Mengucapkan salam dalam shalat dilakukan dua kali yaitu dengan menengok ke kanan dan ke kiri, sebagaimana dijelaskan dalam hadits Sa’ad bin Abi Waqqâsh dalam shahîh Muslim yang berbunyi :

كُنْتُ أَرَى رَسُولَ اللَّهِ صَلَّى اللَّهُ عَلَيْهِ وَسَلَّمَ يُسَلِّمُ عَنْ يَمِينِهِ وَعَنْ يَسَارِهِ حَتَّى أَرَى بَيَاضَ خَدِّهِ

Aku pernah melihat Rasûlullâh mengucapkan salam kearah kanan dan kearah kiri hingga aku melihat pipinya yang putih

Dalam riwayat Tirmidzi dari Abdullâh bin Mas’ûd  Radhiyallahu anhu berbunyi:

أَنَّهُ كَانَ يُسَلِّمُ عَنْ يَمِينِهِ وَعَنْ يَسَارِهِ السَّلَامُ عَلَيْكُمْ وَرَحْمَةُ اللَّهِ السَّلَامُ عَلَيْكُمْ وَرَحْمَةُ اللَّهِ

Beliau Shallallahu ‘alaihi wa sallam mengucapkan salam kearah kanan dan kekiri mengucapkan, ” Assalamu’alaikum warahmatullah, assalamu’alaikum warahmatullah.”

Semua riwayat yang kami ketahui tentang praktik salam Nabi Shallallahu ‘alaihi wa sallam dalam shalat Beliau Shallallahu ‘alaihi wa sallam tidak ada yang menjelaskan dengan gamblang masalah thuma’ninah dalam salam, seperti yang saudara tanyakan. Sehingga bila seorang mengucapkan salam dengan menengok kekanan dan kekiri walaupun tidak berhenti, maka itu sah. Terlebih lagi kalau melihat yang disampaikan para Ulama bahwa salam yang merupakan rukun shalat adalah salam yang pertama, sedangkan yang kedua adalah sunat. Ibnul Mundzir rahimahullah menukilkan  ijma’ tentang sahnya shalat orang yang hanya mengucapkan salam satu kali.

Wallahu a’lam. 

KHUSYU DALAM SHALAT

Pertanyaan:

Apakah benar atau tidak bahwa shalat yang tidak khusyu secara sempurna, Allah tidak akan menerimanya?

Jawaban

Alhamdulillah.

seharusnya seseorang menunaikan shalat dengan khusyu saat shalat dan menghadirkan hati. Karena Allah Ta’ala berfirman:

 قَدْ أَفْلَحَ الْمُؤْمِنُونَ ١ الَّذِينَ هُمْ فِي صَلاتِهِمْ خَاشِعُونَ

“Sesungguhnya beruntunglah orang-orang yang beriman, (yaitu) orang-orang yang khusyu dalam shalatnya”  [Al-Mukminun/23: 1-2]

Menghadirkan hati dalam shalat dan khusyu di dalamnya adalah (hal) yang sangat penting dan merupakan ruh shalat. Maka seyogyanya seseorang memperhatikan kekhusyu’an dan thuma’ninah dalam shalat. Sujud, ruku, duduk di antara dua sujud, setelah ruku ketika i’tidal, dilakukan dengan khusyu dan tuma’ninah serta jangan tergesa-gesa.

### Cuplikan Entri

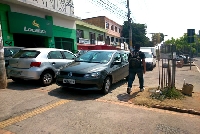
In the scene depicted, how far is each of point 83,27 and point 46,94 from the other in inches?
791

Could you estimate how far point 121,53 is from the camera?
811cm

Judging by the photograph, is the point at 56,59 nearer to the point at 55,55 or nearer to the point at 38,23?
the point at 55,55

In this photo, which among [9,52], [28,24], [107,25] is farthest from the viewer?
[107,25]

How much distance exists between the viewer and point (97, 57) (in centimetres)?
717

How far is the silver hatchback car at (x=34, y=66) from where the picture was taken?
22.0ft

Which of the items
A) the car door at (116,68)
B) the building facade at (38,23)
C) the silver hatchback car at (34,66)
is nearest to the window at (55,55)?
the silver hatchback car at (34,66)

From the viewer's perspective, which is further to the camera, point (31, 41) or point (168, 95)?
point (31, 41)

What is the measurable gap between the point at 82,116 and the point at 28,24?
1114cm

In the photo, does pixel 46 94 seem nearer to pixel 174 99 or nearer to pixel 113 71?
pixel 113 71

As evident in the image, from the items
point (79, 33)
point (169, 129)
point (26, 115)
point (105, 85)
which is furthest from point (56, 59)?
point (79, 33)

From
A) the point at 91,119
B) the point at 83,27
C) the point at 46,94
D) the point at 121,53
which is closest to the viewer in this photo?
the point at 91,119

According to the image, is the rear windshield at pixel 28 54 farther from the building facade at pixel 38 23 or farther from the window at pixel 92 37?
the window at pixel 92 37

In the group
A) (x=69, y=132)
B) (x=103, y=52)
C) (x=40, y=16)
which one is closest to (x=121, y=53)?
(x=103, y=52)

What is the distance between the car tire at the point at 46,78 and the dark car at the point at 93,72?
103cm
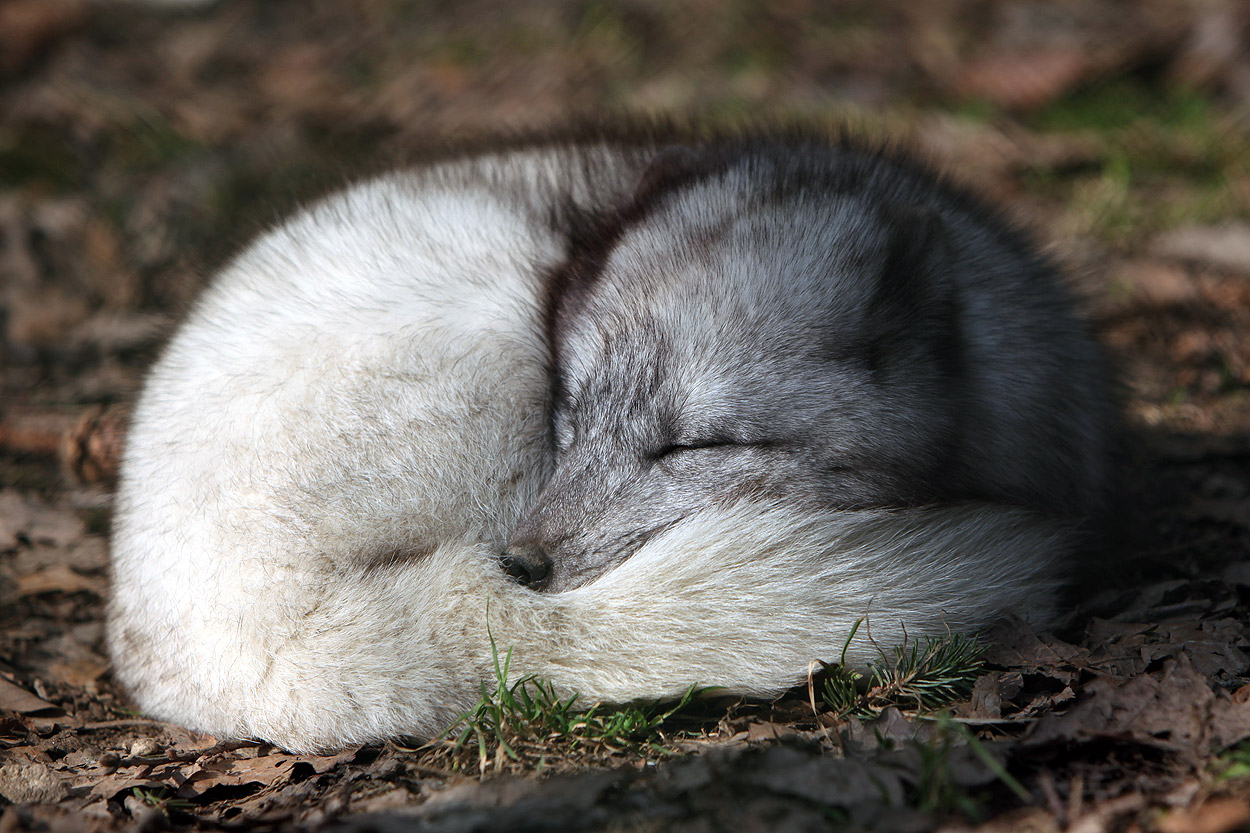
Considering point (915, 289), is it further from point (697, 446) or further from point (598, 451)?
point (598, 451)

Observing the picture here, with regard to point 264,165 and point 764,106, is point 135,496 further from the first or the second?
point 764,106

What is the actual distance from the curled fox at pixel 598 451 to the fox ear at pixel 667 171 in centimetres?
1

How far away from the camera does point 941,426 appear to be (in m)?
2.62

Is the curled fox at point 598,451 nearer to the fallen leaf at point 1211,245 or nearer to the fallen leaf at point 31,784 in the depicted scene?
the fallen leaf at point 31,784

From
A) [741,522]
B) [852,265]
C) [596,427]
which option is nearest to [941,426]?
[852,265]

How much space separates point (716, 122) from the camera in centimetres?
489

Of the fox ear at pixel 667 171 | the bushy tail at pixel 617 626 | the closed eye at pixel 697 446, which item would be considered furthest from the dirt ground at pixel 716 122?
the fox ear at pixel 667 171

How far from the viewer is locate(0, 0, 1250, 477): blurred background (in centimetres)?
453

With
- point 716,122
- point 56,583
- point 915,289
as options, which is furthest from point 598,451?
point 716,122

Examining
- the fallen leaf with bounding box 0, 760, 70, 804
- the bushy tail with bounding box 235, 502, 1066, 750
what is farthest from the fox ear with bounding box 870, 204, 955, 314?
the fallen leaf with bounding box 0, 760, 70, 804

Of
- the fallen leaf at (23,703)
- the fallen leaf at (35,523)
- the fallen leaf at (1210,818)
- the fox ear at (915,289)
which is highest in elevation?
the fox ear at (915,289)

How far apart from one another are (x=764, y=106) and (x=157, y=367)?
13.5 feet

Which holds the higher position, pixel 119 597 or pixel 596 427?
pixel 596 427

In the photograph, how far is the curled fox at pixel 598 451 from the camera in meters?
2.25
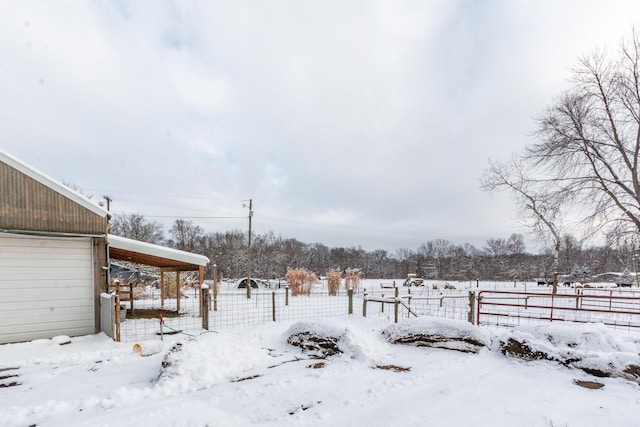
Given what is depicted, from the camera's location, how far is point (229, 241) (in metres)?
A: 59.0

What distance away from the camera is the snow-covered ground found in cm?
351

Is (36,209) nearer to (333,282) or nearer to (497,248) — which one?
(333,282)

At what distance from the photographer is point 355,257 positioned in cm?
7200

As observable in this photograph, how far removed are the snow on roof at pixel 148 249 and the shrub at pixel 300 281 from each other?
862cm

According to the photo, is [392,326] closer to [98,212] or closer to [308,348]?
[308,348]

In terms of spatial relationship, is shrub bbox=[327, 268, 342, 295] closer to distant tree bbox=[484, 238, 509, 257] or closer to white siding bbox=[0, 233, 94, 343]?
white siding bbox=[0, 233, 94, 343]

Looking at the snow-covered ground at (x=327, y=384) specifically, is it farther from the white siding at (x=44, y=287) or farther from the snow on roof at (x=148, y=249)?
the snow on roof at (x=148, y=249)

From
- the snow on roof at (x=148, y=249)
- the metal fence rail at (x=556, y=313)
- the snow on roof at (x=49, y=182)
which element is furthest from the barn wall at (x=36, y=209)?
the metal fence rail at (x=556, y=313)

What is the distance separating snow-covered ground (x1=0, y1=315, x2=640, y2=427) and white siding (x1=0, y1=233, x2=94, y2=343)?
0.91 m

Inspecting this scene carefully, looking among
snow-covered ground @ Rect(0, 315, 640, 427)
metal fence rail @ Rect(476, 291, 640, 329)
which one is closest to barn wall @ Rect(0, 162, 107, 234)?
snow-covered ground @ Rect(0, 315, 640, 427)

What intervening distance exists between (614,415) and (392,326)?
12.2 ft

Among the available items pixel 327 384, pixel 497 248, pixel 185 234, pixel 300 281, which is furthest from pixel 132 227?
pixel 497 248

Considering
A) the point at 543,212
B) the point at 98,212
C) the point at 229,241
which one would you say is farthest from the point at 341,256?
the point at 98,212

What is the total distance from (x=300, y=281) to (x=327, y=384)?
13.7m
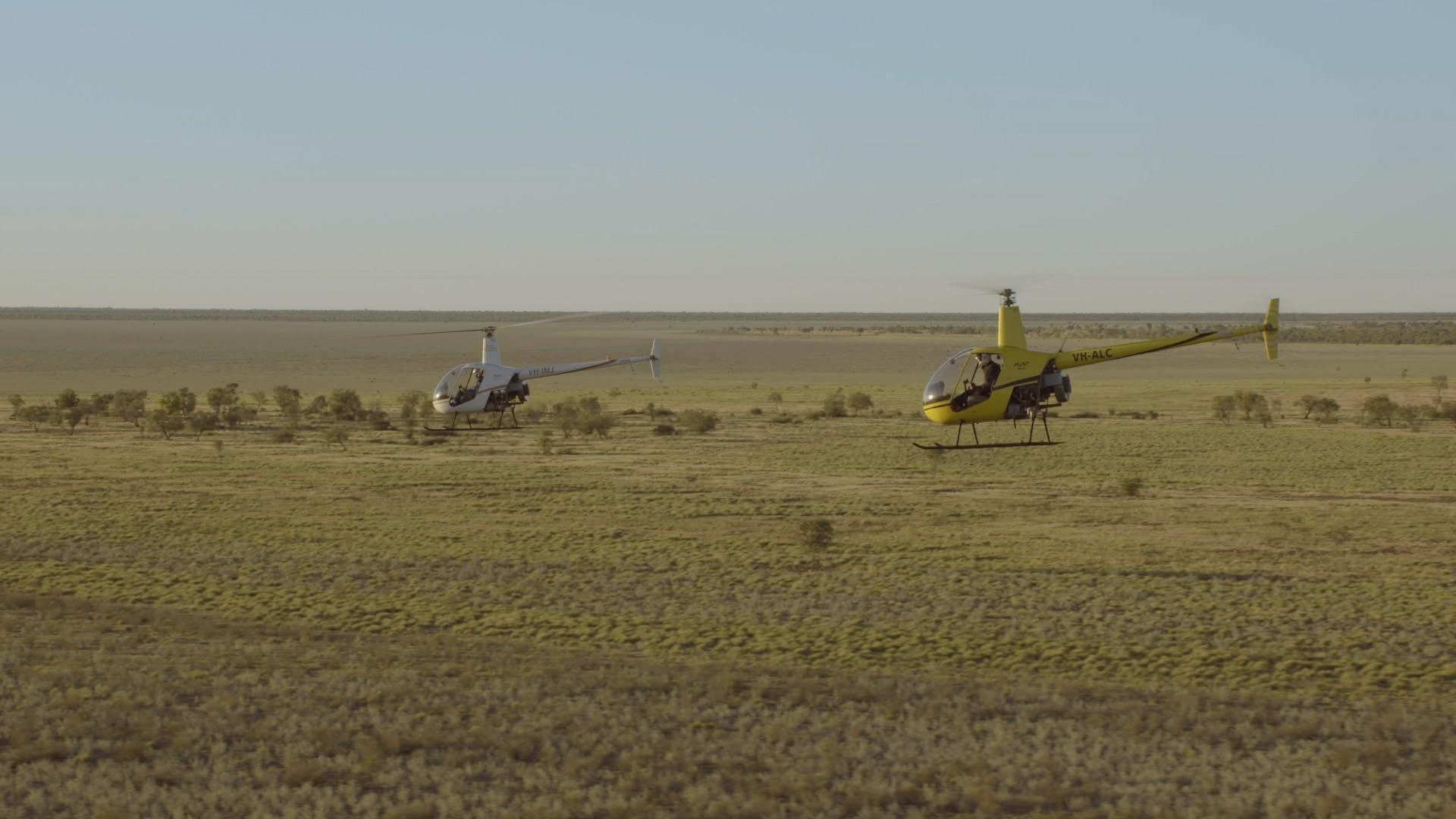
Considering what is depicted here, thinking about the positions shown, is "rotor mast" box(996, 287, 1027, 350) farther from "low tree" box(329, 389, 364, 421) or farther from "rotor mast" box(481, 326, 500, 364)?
"low tree" box(329, 389, 364, 421)

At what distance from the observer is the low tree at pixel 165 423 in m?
51.2

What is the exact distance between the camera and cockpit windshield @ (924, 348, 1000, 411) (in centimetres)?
2784

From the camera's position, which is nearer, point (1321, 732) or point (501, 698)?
point (1321, 732)

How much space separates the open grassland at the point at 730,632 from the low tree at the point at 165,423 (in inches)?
291

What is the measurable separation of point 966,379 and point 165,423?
116 feet

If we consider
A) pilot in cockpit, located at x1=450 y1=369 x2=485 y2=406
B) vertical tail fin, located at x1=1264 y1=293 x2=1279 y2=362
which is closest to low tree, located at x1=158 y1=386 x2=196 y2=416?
pilot in cockpit, located at x1=450 y1=369 x2=485 y2=406

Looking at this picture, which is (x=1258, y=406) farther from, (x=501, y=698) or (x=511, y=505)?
(x=501, y=698)

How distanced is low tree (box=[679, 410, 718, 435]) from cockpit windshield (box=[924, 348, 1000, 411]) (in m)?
24.1

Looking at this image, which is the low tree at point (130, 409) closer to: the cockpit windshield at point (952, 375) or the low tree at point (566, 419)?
the low tree at point (566, 419)

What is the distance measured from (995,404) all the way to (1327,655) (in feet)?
34.8

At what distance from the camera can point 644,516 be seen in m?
31.1

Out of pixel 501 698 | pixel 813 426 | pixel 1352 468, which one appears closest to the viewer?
pixel 501 698

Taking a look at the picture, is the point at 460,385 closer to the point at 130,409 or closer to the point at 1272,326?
the point at 130,409

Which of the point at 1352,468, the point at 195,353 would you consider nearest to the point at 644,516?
the point at 1352,468
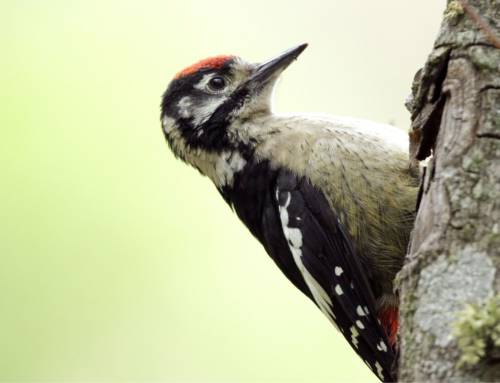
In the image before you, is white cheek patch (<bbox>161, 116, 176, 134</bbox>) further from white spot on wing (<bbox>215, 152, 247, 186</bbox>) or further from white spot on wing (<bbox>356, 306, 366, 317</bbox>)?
white spot on wing (<bbox>356, 306, 366, 317</bbox>)

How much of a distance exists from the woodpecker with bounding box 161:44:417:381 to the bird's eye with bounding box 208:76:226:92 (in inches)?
8.2

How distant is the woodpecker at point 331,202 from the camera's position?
378 centimetres

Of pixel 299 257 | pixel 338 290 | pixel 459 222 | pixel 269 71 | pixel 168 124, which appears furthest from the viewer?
pixel 168 124

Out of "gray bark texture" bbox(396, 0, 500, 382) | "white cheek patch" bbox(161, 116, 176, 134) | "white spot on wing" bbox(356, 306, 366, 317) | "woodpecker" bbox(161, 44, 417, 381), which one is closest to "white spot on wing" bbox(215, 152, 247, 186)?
"woodpecker" bbox(161, 44, 417, 381)

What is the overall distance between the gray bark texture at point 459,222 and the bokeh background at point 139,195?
2.70 metres

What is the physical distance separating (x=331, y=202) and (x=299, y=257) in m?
0.34

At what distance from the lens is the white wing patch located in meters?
3.97

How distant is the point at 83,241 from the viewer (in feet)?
20.9

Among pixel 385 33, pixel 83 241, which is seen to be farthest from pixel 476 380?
pixel 83 241

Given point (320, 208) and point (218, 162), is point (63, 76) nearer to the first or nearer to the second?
point (218, 162)

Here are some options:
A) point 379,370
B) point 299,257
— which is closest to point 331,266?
point 299,257

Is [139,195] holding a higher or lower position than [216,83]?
lower

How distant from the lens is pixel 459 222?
8.11 feet

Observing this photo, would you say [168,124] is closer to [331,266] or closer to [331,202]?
[331,202]
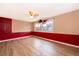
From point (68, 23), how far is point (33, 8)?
0.72 metres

### Bagian Latihan
(1) Sunting kutipan dengan menuliskan ulang bagian yang dimulai dari "Beliau Shallallahu ‘alaihi wa sallam mengucapkan" dan berakhir pada "Wallahu a’lam.", sambil mengganti "gamblang" dengan "jelas".
(2) Dalam kutipan, siapa yang menukilkan ijma' tentang sahnya shalat orang yang hanya mengucapkan salam satu kali?
(3) Tolong alihkan kalimat dari kutipan ini ke bahasa Inggris: "Terlebih lagi kalau melihat yang disampaikan para Ulama bahwa salam yang merupakan rukun shalat adalah salam yang pertama, sedangkan yang kedua adalah sunat."
Entri di atas tidak dipakai dalam latihan ini.

### Jawaban Berurutan
(1)
Beliau Shallallahu ‘alaihi wa sallam mengucapkan salam kearah kanan dan kekiri mengucapkan, ” Assalamu’alaikum warahmatullah, assalamu’alaikum warahmatullah.”

Semua riwayat yang kami ketahui tentang praktik salam Nabi Shallallahu ‘alaihi wa sallam dalam shalat Beliau Shallallahu ‘alaihi wa sallam tidak ada yang menjelaskan dengan jelas masalah thuma’ninah dalam salam, seperti yang saudara tanyakan. Sehingga bila seorang mengucapkan salam dengan menengok kekanan dan kekiri walaupun tidak berhenti, maka itu sah. Terlebih lagi kalau melihat yang disampaikan para Ulama bahwa salam yang merupakan rukun shalat adalah salam yang pertama, sedangkan yang kedua adalah sunat. Ibnul Mundzir rahimahullah menukilkan  ijma’ tentang sahnya shalat orang yang hanya mengucapkan salam satu kali.

Wallahu a’lam.

(2) Ibnul Mundzir rahimahullah.

(3) All the more so in light of what the scholars have conveyed, that the salam which is a pillar of the prayer is the first salam, while the second is sunnah.